The shadows formed a perfect echo of the long-abandoned railroad that once ran along this path, transporting coal and timber for western Pennsylvania’s thriving steel industry. Today, those tracks are gone, replaced by one of the finest achievements of the nation’s growing rail-trail network: the 141-mile Great Allegheny Passage, or GAP.
Details on biking the GAP and the C&O Canal
We were riding the passage from its western end in Pittsburgh down into Maryland. There we’d get on the venerableChesapeake & Ohio Canal towpath, which runs 184 miles more or less along the Potomac River, ending up in Georgetown. Together, and including the GAP’s Montour spur around Pittsburgh, the two trail systems offer more than 330 miles of hassle-free hiking and biking.
Last May, to celebrate my birthday, Rick and I bicycled about 300 of those miles. When I told our friends about our plans, some of them were, well, dubious. I know they pictured exhausting days, hard nights in grungy trailside cabins, cold showers or none at all. “Well, if that’s the kind of thing you like,” they said.
Well, here’s how it turned out: We cycled over the Allegheny Mountains and never broke a sweat. (Let me repeat: over mountains, no sweat.) At least 250 of our 300 miles were totally traffic-free. We saw goldfinches and mud turtles and peacocks, passed small towns and Civil War battlefields and countless waterfalls. We got pleasantly tired every day, and slept every night in comfortable, often charming, inns. We ate so well that Rick gained two pounds. And we wound up by pedaling (triumphantly) off the C&O and right into Bethesda for a family dinner.

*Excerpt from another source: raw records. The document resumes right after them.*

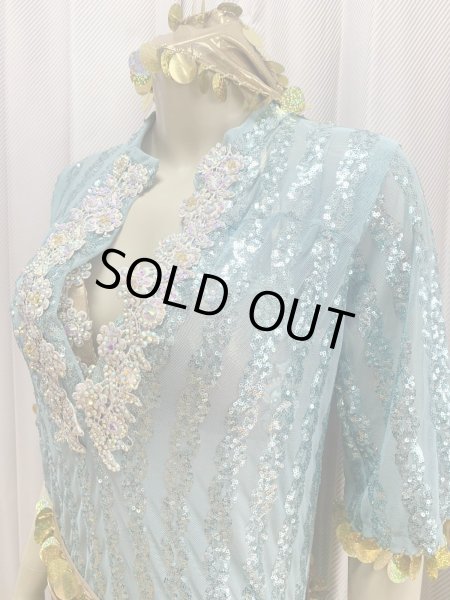 画像9: スパンコールバラディドレス（5点セット） (9)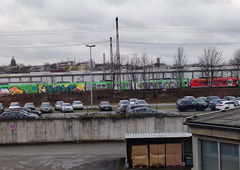 Graffiti Train in Essen - Photo by Kico_one (2021)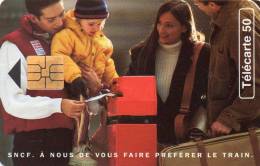 F 606  970 JG  SNCF - GRANDS DEPARTS - 1995
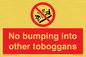 PV7686: No bumping into other toboggans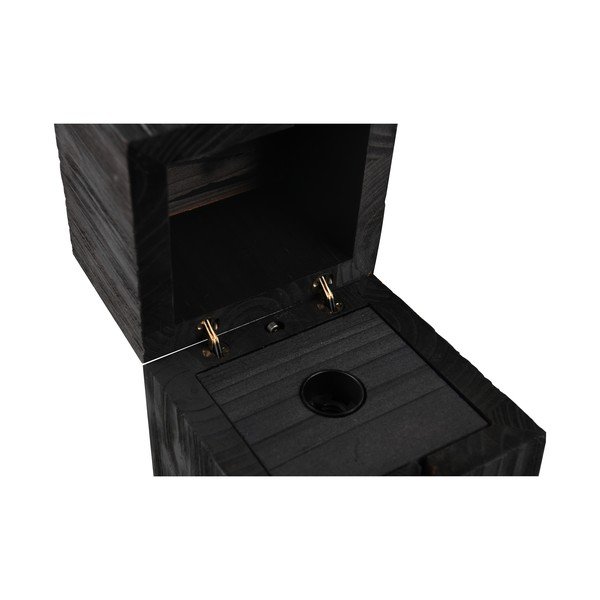 Veioză neagră (înălțime 16 cm) Treasure – Trio-image-3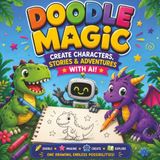 Doodle Magic: Create Characters, Stories, and Adventures with AI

Yep. That’s the kind of thing we like.
The C&O has been well known and beloved since 1971, when it was designated a national park after a campaign originally led by Supreme Court Justice William O. Douglas. The GAP, on the other hand, has been cobbled together piecemeal over 30 years out of various abandoned railway beds, with the help of seven trail organizations and dozens of federal, state, local and private agencies.
Two features make the GAP a pretty deluxe ride. First, its mostly crushed limestone surface is bike-friendly and fast-draining. Second, and more importantly, the trail’s railroad grade means that you’re never riding on a hill steeper than a train can climb. In other words, it usually feels almost flat. Though we gained 1,700 feet in elevation over the first three days of our ride, we kept wondering when we were going to actually start going up.